This is a picture that I drew of my anger one day when I was really, really angry and I couldn’t figure out why. I think that the colors helped me figure out what was going on in my life and how I was feeling. For example, the red, yellow and orange told me that this anger originated in all in the lower chakras and more specifically, the  first and second. The lightning bolts told me that I was really angry and because of the blue, told me that I was afraid to speak about my anger because it wasn’t okay. The black is the negativity surrounding the anger. The green told me that I was trying to heal the anger, which I was at the time. The black outline around told me that I felt like a volcano exploding as I drew this picture and that is what happened at time when I couldn’t contain it any longer. I’m not sure what the “teeth” were trying to tell me other than I was afraid of my anger and the anger of other people. If I recall correctly, the very activity of drawing my anger helped me to figure out where the anger was coming from and why I was angry. My intense anger was covering up the fear, the hurt and the shame that I did not feel able to face yet.

I was angry all the time for a long, long time and I still have difficulty with anger. It doesn’t matter whether it is my anger or someone else’s anger. It had and has a tendency to trigger the trauma that was still inside of me and I would run away every time someone got angry at me of if there was any kind of conflict. That dynamic doesn’t make for healthy relationships and is a definite obstacle. I just couldn’t help it though. It was an angry man that did a lot of damage to me which affected me for many years and affects me and my relationships to this very day.

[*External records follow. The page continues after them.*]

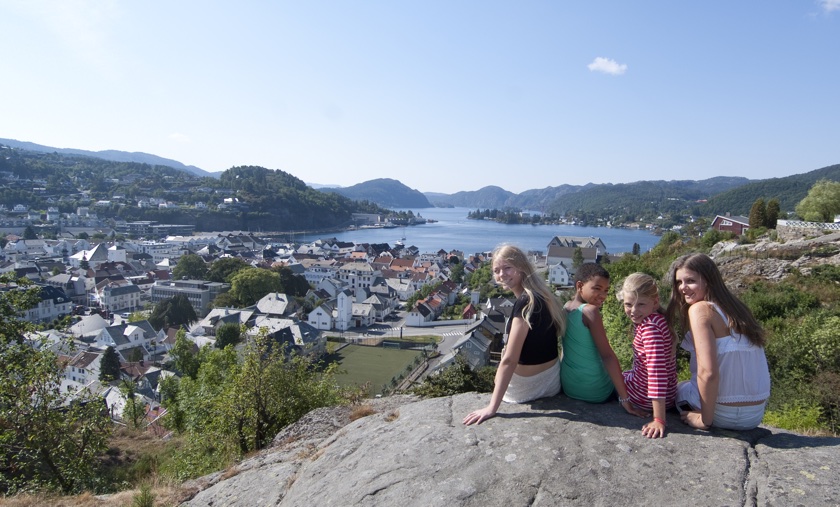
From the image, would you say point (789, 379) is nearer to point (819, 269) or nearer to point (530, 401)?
point (530, 401)

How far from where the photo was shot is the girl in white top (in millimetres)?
3078

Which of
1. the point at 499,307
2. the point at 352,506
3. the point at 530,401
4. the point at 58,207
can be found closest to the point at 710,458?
the point at 530,401

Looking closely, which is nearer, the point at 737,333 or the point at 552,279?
the point at 737,333

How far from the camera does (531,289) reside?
139 inches

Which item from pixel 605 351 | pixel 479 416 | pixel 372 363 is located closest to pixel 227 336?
pixel 372 363

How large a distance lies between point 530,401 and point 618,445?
0.85m

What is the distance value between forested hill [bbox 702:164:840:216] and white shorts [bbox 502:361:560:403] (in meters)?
145

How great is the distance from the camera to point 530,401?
12.9ft

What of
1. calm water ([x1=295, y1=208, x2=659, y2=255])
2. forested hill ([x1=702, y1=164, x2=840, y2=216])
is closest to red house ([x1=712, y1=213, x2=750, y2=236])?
calm water ([x1=295, y1=208, x2=659, y2=255])

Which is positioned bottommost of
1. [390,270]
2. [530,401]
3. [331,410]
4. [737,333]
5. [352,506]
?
[390,270]

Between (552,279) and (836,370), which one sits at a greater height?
(836,370)

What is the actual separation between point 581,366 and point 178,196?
17037 centimetres

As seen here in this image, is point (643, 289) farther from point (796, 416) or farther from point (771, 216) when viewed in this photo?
point (771, 216)

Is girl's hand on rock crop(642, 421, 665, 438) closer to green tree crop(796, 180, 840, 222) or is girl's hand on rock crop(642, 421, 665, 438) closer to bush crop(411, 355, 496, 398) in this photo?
bush crop(411, 355, 496, 398)
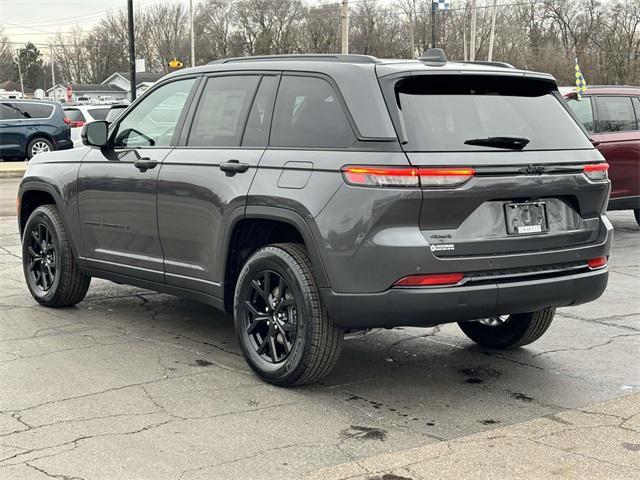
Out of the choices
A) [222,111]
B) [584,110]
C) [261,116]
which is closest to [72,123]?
[584,110]

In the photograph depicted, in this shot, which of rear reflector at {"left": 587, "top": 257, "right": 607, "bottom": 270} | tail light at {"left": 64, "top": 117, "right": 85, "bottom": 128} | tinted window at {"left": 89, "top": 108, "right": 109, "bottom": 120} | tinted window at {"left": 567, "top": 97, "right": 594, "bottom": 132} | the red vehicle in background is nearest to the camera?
rear reflector at {"left": 587, "top": 257, "right": 607, "bottom": 270}

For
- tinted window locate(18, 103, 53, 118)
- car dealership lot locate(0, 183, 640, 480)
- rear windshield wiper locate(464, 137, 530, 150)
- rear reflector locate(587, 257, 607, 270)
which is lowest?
car dealership lot locate(0, 183, 640, 480)

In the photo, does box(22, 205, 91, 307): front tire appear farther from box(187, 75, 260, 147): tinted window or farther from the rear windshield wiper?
the rear windshield wiper

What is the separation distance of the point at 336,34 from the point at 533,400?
3253 inches

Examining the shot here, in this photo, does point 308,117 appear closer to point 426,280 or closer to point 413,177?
point 413,177

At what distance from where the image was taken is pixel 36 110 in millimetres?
23297

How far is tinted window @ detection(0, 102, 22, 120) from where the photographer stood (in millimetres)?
22984

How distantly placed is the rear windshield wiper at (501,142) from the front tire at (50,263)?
3.51 metres

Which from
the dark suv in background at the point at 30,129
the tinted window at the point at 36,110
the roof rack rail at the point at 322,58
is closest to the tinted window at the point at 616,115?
the roof rack rail at the point at 322,58

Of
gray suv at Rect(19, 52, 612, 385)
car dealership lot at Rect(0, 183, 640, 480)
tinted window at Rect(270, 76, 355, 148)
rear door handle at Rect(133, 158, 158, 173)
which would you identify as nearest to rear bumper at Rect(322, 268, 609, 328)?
gray suv at Rect(19, 52, 612, 385)

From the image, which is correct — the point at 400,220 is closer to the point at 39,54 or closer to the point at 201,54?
the point at 201,54

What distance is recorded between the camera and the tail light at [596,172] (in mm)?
4895

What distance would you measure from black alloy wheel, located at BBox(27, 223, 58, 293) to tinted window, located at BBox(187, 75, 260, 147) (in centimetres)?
194

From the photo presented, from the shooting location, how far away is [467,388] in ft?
16.3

I was also afraid to make my father angry. He would get mad at people and then not speak to them again because of a lack of skills; however, to a child, making your father angry is not something that you want to do because where would you go if he left you and what would you do?

Lots of this fear of speaking up also comes from a fear of being yourself. Both of my parents had at least one alcoholic parent (fathers) and I think that this contributed to a "better to sit and be quiet and not speak up" kind of action. Not healthy and this stuff gets worse and worse down the family line.

A lack of skills in how to resolve conflict and deal with my anger also creates many difficulties and is one of my biggest challenges and frustrations to this day. I so wish I could have learned this stuff when I was younger. I feel life would have been a whole lot easier.